2.De gronden van de beslissing

2.1
De deskundige heeft het aantal uren dat het onderzoek in beslag zal nemen begroot op 273 uur en opgave gedaan van (de samenstelling van) zijn uurtarief en van het door hem in te schakelen team. De deskundige heeft de totale kosten van het onderzoek begroot op (273 uren tegen een “blended” uurtarief € 250 (excl. btw)=) € 68.250 excl. btw.
2.2
Deze begroting komt de Ondernemingskamer, mede gelet op de specifieke omstandigheden van dit geval waaronder de aard en de omvang van de door SnowWorld gedreven onderneming, niet onredelijk voor.
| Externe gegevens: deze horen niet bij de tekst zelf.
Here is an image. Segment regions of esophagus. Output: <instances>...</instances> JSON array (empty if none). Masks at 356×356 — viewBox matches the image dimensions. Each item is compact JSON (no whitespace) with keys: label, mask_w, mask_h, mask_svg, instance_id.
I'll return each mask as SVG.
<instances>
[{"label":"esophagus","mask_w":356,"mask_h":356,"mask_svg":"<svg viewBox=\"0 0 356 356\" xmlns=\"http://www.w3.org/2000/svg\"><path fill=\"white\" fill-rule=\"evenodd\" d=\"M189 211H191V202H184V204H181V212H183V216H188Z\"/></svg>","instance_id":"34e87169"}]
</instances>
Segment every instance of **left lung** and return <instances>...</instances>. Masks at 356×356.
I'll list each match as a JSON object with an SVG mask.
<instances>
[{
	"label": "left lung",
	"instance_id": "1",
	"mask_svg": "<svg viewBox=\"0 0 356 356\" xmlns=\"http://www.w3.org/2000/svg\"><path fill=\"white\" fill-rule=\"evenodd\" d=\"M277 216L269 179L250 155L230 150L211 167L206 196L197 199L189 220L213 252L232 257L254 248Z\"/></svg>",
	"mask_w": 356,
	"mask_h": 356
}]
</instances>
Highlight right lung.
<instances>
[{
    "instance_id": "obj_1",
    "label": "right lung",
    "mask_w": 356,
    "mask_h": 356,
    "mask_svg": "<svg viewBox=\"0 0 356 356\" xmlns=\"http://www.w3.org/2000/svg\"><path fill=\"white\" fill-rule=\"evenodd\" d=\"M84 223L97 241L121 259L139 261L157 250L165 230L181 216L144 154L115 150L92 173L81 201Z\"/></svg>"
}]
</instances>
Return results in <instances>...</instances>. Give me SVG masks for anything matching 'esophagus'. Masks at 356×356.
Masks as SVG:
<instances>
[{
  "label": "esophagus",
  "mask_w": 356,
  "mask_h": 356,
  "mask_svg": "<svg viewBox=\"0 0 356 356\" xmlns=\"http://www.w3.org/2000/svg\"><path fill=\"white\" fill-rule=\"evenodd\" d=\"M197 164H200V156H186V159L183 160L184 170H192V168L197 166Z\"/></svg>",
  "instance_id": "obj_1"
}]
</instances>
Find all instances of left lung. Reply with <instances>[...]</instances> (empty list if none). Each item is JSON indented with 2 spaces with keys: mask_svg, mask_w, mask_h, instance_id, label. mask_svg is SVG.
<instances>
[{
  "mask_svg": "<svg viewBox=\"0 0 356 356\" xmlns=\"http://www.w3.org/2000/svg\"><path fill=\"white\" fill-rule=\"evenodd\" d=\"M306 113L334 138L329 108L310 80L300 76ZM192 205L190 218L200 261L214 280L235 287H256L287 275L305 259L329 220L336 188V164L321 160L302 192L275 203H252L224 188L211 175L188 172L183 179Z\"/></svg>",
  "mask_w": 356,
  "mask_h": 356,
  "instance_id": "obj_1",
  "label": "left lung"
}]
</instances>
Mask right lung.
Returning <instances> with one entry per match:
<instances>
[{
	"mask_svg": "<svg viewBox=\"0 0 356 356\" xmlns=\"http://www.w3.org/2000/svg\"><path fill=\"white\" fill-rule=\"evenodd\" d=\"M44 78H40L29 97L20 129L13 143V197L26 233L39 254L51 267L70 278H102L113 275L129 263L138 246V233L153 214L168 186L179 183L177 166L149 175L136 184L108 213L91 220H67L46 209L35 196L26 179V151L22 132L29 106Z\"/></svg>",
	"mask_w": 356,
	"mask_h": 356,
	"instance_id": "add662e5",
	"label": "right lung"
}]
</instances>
De Ondernemingskamer ziet dan ook geen aanleiding deze kosten te matigen. De Ondernemingskamer zal het bedrag dat het onderzoek ten hoogste mag kosten vaststellen op het door de deskundige begrote bedrag van € 68.250 exclusief btw.

3.De beslissing

De Ondernemingskamer:
stelt het bedrag dat het onderzoek ten hoogste mag kosten vast op € 68.250, de verschuldigde omzetbelasting daarin niet begrepen;
verwijst de zaak naar de terechtzitting van de Eerste Enkelvoudige Kamer voor de Behandeling van Burgerlijke Zaken (rol van de Ondernemingskamer) van dinsdag 9 juli 2024 voor de indiening van het deskundigenbericht;
verklaart dit arrest uitvoerbaar bij voorraad;
houdt iedere verdere beslissing aan.
Dit arrest is gewezen door mr. A.W.H. Vink, voorzitter, mr. W.A.H. Melissen en mr. A.P. Wessels, raadsheren, en W. Wind en drs. G.A.J. Dubbeld, raden, in tegenwoordigheid van mr. N.E.M. Keereweer, griffier, en door de rolraadsheer in het openbaar uitgesproken op 9 april 2024.